A deterministic, high-precision **code intelligence layer** exposed as a [Model Context Protocol (MCP)](https://modelcontextprotocol.io/) server.

- **Zero telemetry** — your code never leaves your machine
- **No API key required** — runs entirely locally with sentence-transformers
- **1 min setup** — just `uvx code-memory` and you're ready
- **Token saving by 50%** — precise code retrieval instead of dumping entire files

**Please help star code-memory if you like this project!**

## Why code-memory?

Finding the right context from a large codebase is **expensive**, **inaccurate**, and **limited by context windows**. Dumping files into prompts wastes tokens, and LLMs lose track of the actual task as context fills up.
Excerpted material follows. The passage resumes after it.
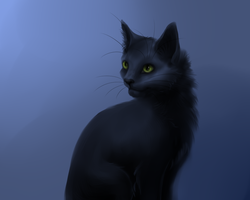 Black Cat by DiN-the-Painter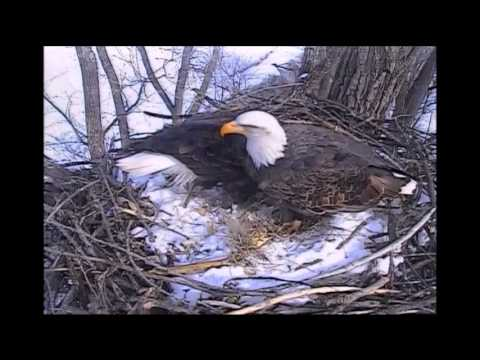 DECORAH EAGLES 1112015  11:47 AM  CST  MOM AND DAD WITH CLOSE UPS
Instead of manually hunting with `grep`/`find` or dumping raw file text, `code-memory` runs semantic searches against a locally indexed codebase. Inspired by [claude-context](https://github.com/redmonkez12/claude-context), but designed from the ground up for large-scale local search.

## Supported Languages

**Full AST Support** (structural parsing with symbol extraction): Python, JavaScript/TypeScript, Java, Go, Rust, C/C++, Ruby, Kotlin

**Fallback Support** (whole-file indexing): C#, Swift, Scala, Lua, Shell, Config (yaml/toml/json), Web (html/css), SQL, Markdown

> Files matching `.gitignore` patterns are automatically skipped.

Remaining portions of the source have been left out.